Starting at the line that contains "Measured from the camera, what is the distance to the", transcribe every remaining line of the entries exactly, including the last one.

BEGIN Stored data

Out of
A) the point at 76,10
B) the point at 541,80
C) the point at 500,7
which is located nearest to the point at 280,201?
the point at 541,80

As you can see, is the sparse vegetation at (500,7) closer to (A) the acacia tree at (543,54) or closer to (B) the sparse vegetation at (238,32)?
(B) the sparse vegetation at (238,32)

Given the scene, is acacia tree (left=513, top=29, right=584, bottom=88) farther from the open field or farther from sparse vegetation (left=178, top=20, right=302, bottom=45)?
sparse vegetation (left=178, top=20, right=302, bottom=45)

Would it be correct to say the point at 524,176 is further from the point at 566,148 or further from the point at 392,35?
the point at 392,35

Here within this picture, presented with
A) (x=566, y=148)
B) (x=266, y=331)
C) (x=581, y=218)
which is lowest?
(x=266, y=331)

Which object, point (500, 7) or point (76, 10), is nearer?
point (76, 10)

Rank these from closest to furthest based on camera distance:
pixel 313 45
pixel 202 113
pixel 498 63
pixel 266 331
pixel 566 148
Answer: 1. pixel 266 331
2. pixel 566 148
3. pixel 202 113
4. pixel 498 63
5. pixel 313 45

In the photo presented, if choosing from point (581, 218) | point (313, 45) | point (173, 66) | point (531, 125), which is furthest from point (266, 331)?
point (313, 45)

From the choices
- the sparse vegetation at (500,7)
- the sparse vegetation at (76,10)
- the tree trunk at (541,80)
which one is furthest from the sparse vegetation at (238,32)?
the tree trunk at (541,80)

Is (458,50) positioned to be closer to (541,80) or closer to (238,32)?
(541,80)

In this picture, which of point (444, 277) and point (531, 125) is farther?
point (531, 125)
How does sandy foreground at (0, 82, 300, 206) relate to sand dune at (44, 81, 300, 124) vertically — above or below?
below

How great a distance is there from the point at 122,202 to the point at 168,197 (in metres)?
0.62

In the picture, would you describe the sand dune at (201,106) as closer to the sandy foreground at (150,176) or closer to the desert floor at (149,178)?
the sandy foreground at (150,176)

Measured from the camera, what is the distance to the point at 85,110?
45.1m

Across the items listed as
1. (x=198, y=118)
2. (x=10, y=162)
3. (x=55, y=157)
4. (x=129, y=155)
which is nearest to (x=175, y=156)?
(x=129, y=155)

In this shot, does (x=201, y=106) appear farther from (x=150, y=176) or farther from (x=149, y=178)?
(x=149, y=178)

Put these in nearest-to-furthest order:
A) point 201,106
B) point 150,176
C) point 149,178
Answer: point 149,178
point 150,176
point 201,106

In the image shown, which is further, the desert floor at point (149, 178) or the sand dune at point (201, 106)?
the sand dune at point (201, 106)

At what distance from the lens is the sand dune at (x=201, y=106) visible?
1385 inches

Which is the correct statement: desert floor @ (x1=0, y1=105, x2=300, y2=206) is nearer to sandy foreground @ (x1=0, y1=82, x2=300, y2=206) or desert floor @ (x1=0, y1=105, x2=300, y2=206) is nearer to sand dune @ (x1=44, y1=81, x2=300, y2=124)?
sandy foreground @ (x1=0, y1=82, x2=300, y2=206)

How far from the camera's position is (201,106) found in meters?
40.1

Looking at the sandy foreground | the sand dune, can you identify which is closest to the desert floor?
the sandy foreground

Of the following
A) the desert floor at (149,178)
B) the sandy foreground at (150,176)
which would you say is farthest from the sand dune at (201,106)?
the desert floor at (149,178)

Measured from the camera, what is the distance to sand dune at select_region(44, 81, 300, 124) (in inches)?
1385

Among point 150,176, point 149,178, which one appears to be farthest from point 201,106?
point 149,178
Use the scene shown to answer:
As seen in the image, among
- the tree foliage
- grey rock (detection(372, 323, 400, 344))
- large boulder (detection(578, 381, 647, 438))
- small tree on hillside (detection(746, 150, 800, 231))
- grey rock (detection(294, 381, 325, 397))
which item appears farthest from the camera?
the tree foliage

END Stored data

Exercise answer:
Measured from the camera, what is the distance to the point at 85,110?
45.1m

Across the items listed as
1. (x=198, y=118)
2. (x=10, y=162)
3. (x=55, y=157)
4. (x=129, y=155)
which is nearest to (x=175, y=156)?
(x=129, y=155)

In this shot, does (x=201, y=106) appear farther from (x=150, y=176) or farther from (x=149, y=178)?
(x=149, y=178)

Put these in nearest-to-furthest order:
A) point 201,106
B) point 150,176
C) point 149,178
Answer: point 149,178
point 150,176
point 201,106

In the image shown, which is further, the desert floor at point (149, 178) or the sand dune at point (201, 106)?
the sand dune at point (201, 106)

At what distance from the lens is the sand dune at (x=201, y=106) visible?
1385 inches

Which is the correct statement: desert floor @ (x1=0, y1=105, x2=300, y2=206) is nearer to sandy foreground @ (x1=0, y1=82, x2=300, y2=206) or desert floor @ (x1=0, y1=105, x2=300, y2=206) is nearer to sand dune @ (x1=44, y1=81, x2=300, y2=124)?
sandy foreground @ (x1=0, y1=82, x2=300, y2=206)

How far from the camera's position is (201,106) found in meters?
40.1

Looking at the sandy foreground | the sand dune, can you identify which is closest to the desert floor?
the sandy foreground

Of the following
A) the desert floor at (149,178)
B) the sandy foreground at (150,176)
which would you say is farthest from the sand dune at (201,106)?
the desert floor at (149,178)

Measured from the camera, what is the distance to sand dune at select_region(44, 81, 300, 124) (in inches)?
1385

Among point 150,176, point 149,178, which one appears to be farthest from point 201,106?
point 149,178
Use the scene shown to answer:
As seen in the image, among
- the tree foliage
- grey rock (detection(372, 323, 400, 344))
- large boulder (detection(578, 381, 647, 438))
- small tree on hillside (detection(746, 150, 800, 231))
- grey rock (detection(294, 381, 325, 397))
which item appears farthest from the camera?
the tree foliage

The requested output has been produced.